Improvvisamente Painter ricordò il modo in cui Anna aveva guardato Gunther, a tavola. Con caloroso affetto. L’uomo non l’aveva scoraggiata. Evidentemente aveva un’altra ragione per continuare a cooperare, nonostante la mancanza di rispetto da parte degli altri.

«Tu ami Anna», pensò Painter ad alta voce.

«Certo», ribatté lui brusco. «È mia sorella.»

Rintanata nello studio di Anna, Lisa era in piedi accanto a un visore a parete. Normalmente, quel tipo di apparecchio serviva a illuminare le radiografie dei pazienti, ma Lisa ci aveva inserito due fogli di acetato che riportavano alcune righe nere. Erano mappe di cromosomi prelevate dalla documentazione sulle mutazioni causate dalla Campana, immagini del DNA fetale prima e dopo l’esposizione, ottenute mediante amniocentesi. I cromosomi trasformati dalla Campana erano cerchiati e accanto c’erano annotazioni in tedesco.

Anna le aveva tradotte e poi era andata a prendere altri libri.

Accanto al visore, Lisa scorse con un dito le mutazioni, alla ricerca di uno schema comune. Aveva esaminato diversi casi, ma sembrava che non ci fosse nessun criterio.

Senza una risposta, ritornò al tavolo da pranzo, sul quale erano ammassati libri e voluminosi fascicoli di dati scientifici: la ricostruzione di decenni di sperimentazioni su esseri umani.
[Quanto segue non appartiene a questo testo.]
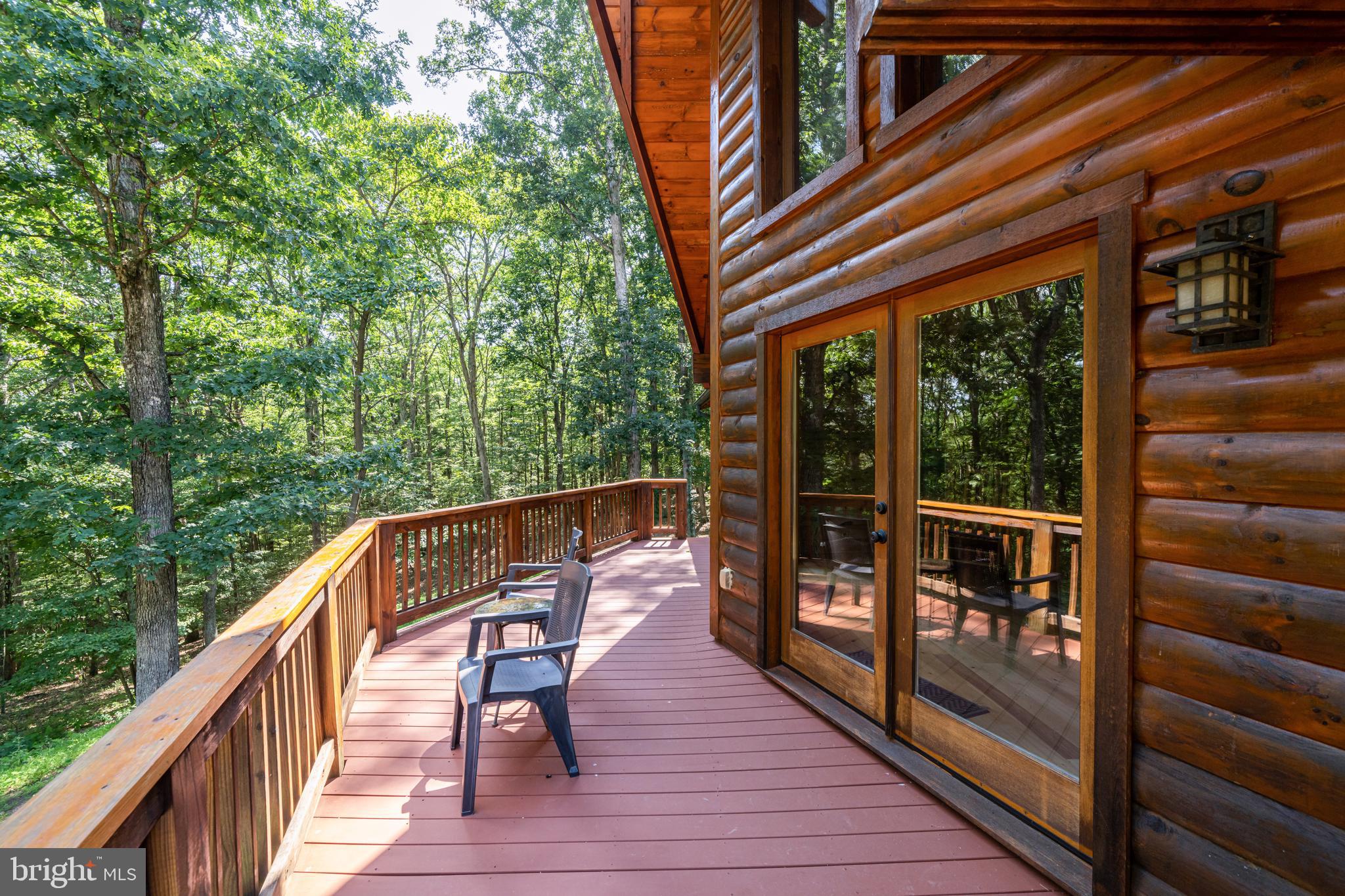 DOGWOOD FLATS - Residential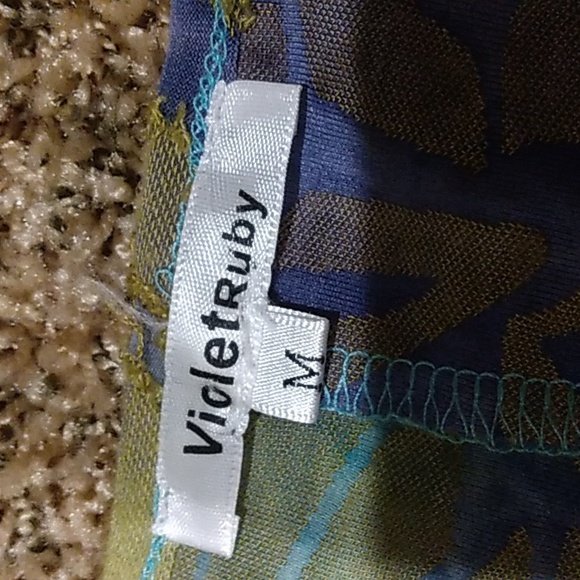 Boho Tunic - Picture 2 of 5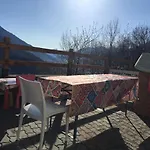 La Casa Del Bosco * Aosta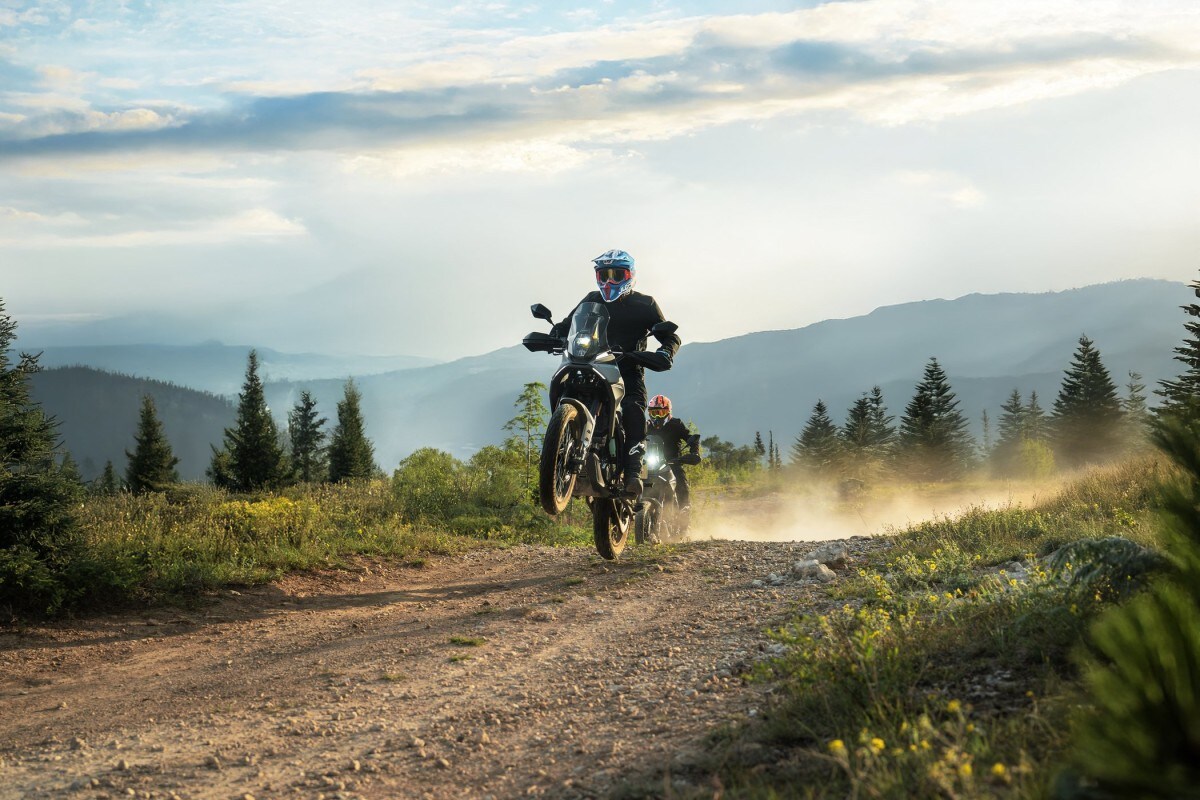 Used Morbidelli T125X for sale - 77868548: Photo 9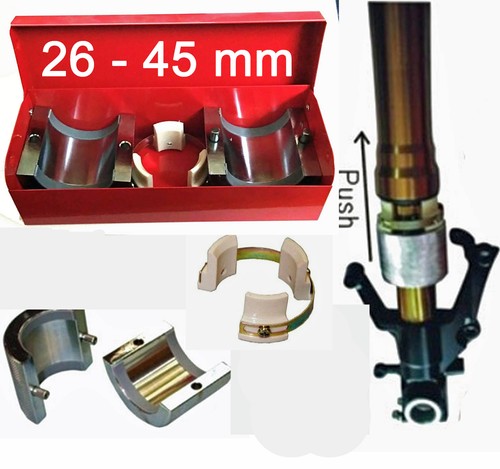 Motorrad gabel simmering - gabel,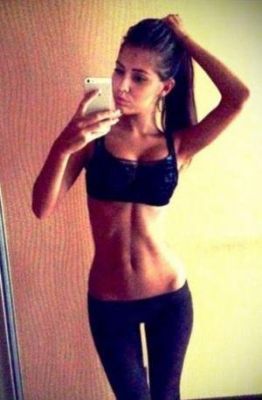 Даша – девушка для массажа, которая знает все эрогенные зоны, работает в Казани (Донской)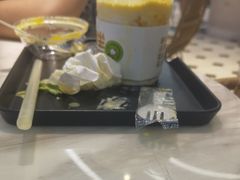 -丹礼糖甜品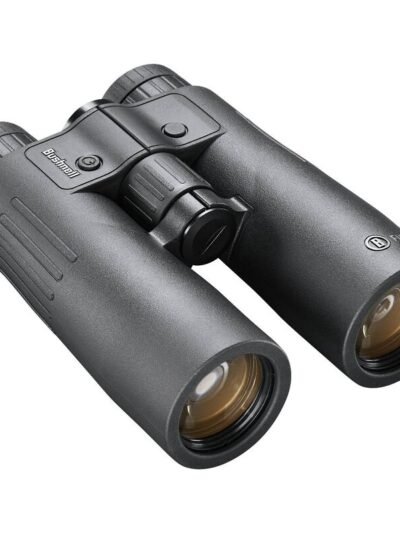 BUSHNELL FUSION X LRF BINO 10X42 BLK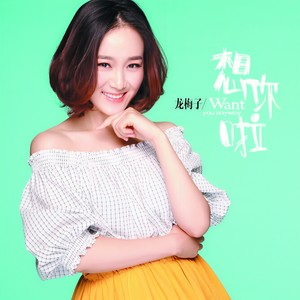 想你啦 (Remix)封面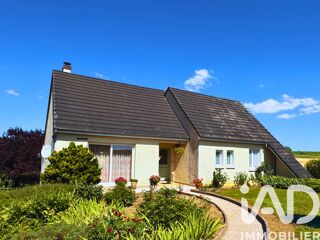  Maison � vendre 6 pi�ces 152 m�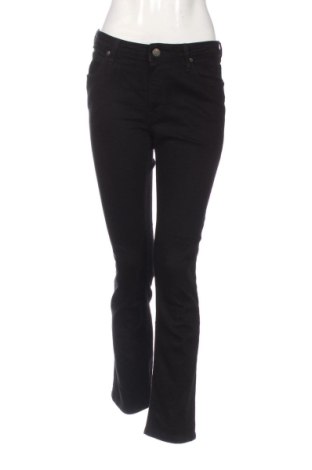 Blugi de femei Lee, Mărime M, Culoare Negru, Preț 136,48 Lei, #137964213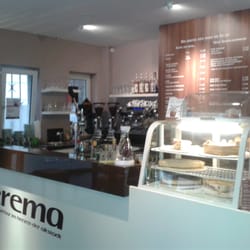 Cafe Crema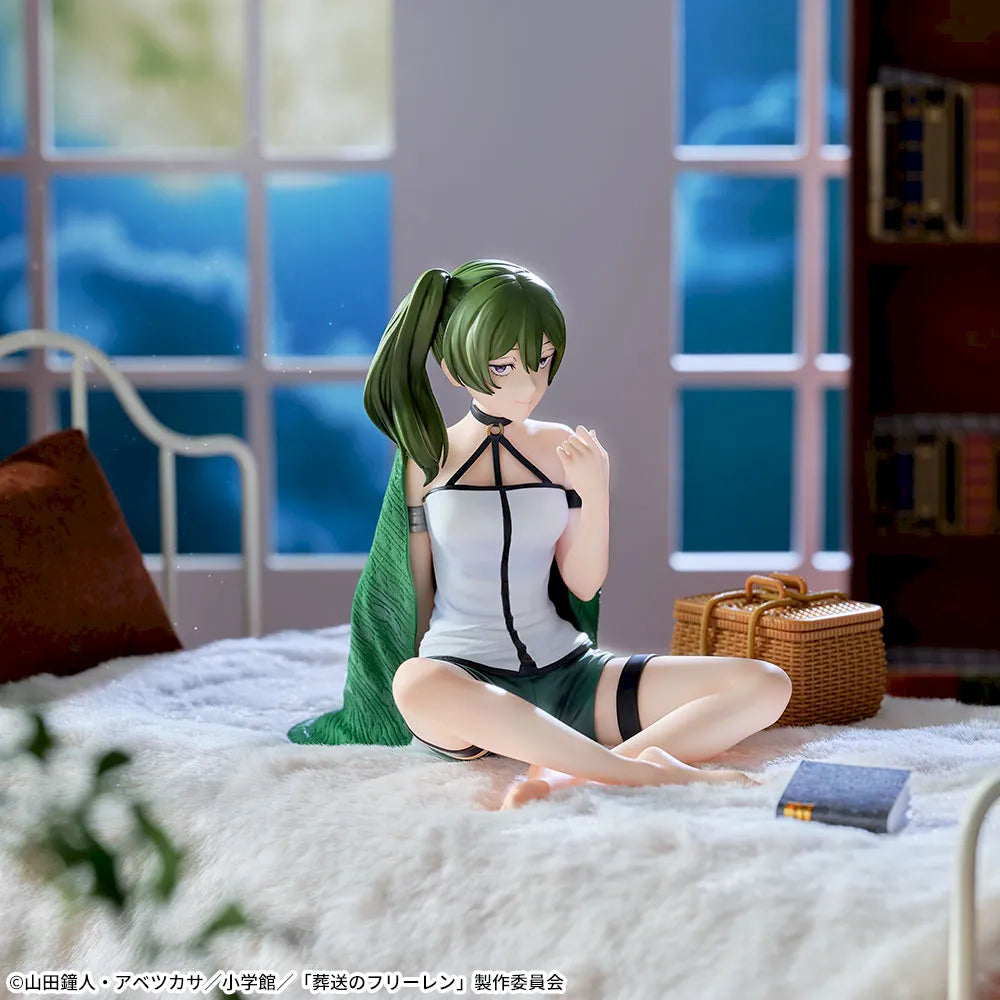 Übel Frieren: Beyond Journey's End Yumemirize Prize Figure by Sega (06/2026) - Mandorama [src:https://figisland.net/wp-content/uploads/2026/01/s01011615057589.webp]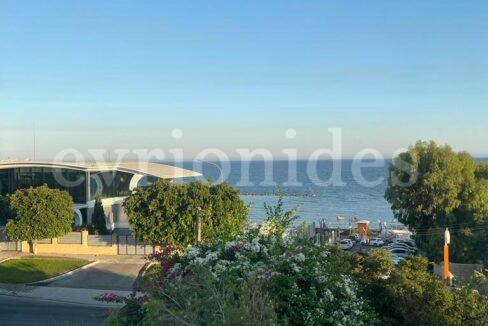 Evgenios Vrionides Real Estate Ltd Amazing 5 Bedroom Villa With Full Sea View St Barbara Area 19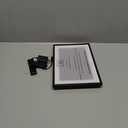 10.1 Inch WiFi Digital Picture Frame Frameo, Photo Frame Electronic HD IPS Touch Screen 1280x800 32GB, Wall Mountable Smart Cloud Slideshow, Send Photos from Your Phone Anywhere (Black)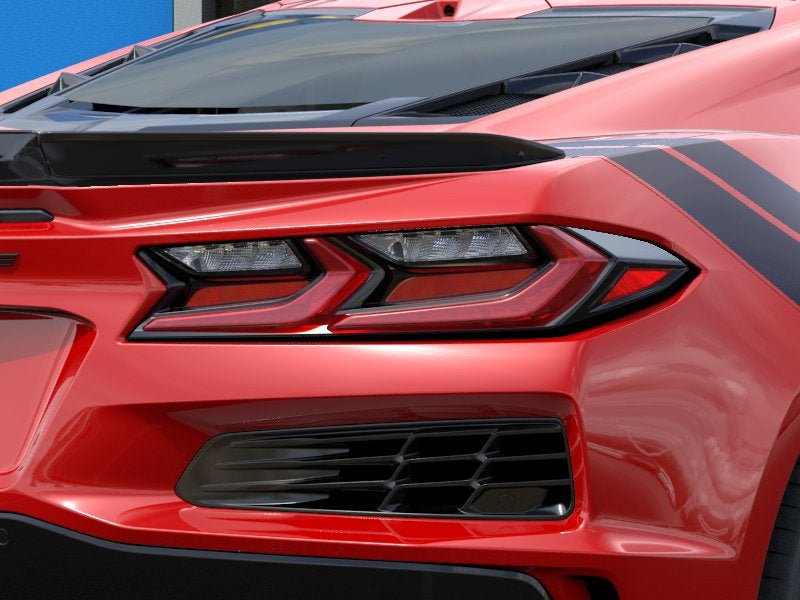 2027 Chevrolet Corvette Grand Sport 1LT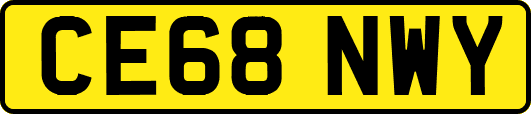 CE68NWY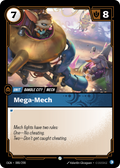 Mega-Mech · OGN 088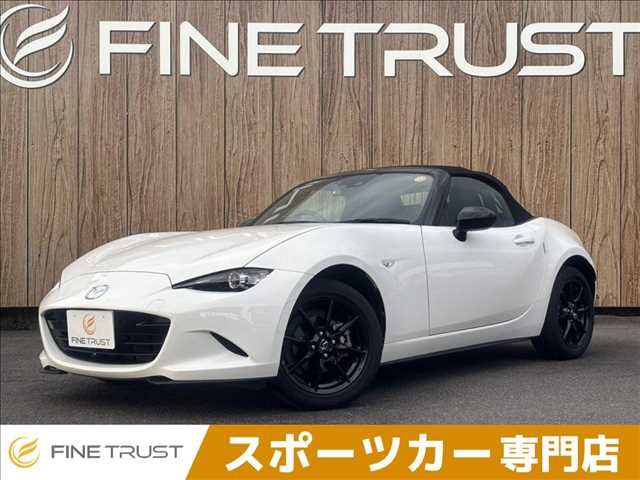 MAZDA / ROADSTER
Il fuoco del camino crepitava dietro di lei. Dovette trattenere l’impulso di gettare alle fiamme tutti quei documenti. Ma probabilmente non l’avrebbe fatto neanche se Anna non fosse mai tornata. Lisa era andata in Nepal per studiare gli effetti fisiologici delle altitudini elevate. Sebbene fosse un medico, aveva la vocazione della ricercatrice.

Come Anna.

No, non esattamente come Anna.

Scostò una monografia intitolata Teratogenesi nel blastoderma embrionico. La ricerca era legata ai mostruosi aborti prodotti dall’esposizione alle radiazioni della Campana. Ciò che le strisce nere sull’acetato delineavano con distacco clinico, era rivelato nei dettagli più orribili dalle fotografie del libro: embrioni privi di arti, feti ciclopici, bambini idrocefali nati morti.